_Data for this exercise_

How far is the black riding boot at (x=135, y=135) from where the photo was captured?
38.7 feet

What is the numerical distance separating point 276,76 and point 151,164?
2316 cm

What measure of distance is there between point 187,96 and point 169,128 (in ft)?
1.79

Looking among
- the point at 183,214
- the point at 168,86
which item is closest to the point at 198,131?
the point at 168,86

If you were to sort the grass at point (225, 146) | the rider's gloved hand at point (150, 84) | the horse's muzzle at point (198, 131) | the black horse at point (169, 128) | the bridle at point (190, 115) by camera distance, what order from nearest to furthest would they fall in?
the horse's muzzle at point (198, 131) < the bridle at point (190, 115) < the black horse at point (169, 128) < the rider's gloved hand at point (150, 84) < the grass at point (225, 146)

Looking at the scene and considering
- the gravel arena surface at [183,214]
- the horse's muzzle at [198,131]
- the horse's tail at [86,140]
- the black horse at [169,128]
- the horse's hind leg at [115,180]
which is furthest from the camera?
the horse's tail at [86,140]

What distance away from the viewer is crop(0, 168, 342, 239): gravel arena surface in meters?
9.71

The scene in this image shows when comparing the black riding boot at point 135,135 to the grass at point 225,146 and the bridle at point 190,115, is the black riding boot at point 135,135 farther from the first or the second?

_Set problem_
Using the material above, reproduce exactly the line that contains "Looking at the scene and considering" and all lines after it through the last one, and only those.

_Written solution_
Looking at the scene and considering
- the gravel arena surface at [183,214]
- the horse's muzzle at [198,131]
- the horse's tail at [86,140]
- the black horse at [169,128]
- the horse's hind leg at [115,180]
which is furthest from the camera?
the horse's tail at [86,140]

What distance away from the viewer is crop(0, 168, 342, 239): gravel arena surface in meters?
9.71

The scene in this image shows when comparing the black riding boot at point 135,135 to the grass at point 225,146 and the bridle at point 190,115, is the black riding boot at point 135,135 farther from the first or the second?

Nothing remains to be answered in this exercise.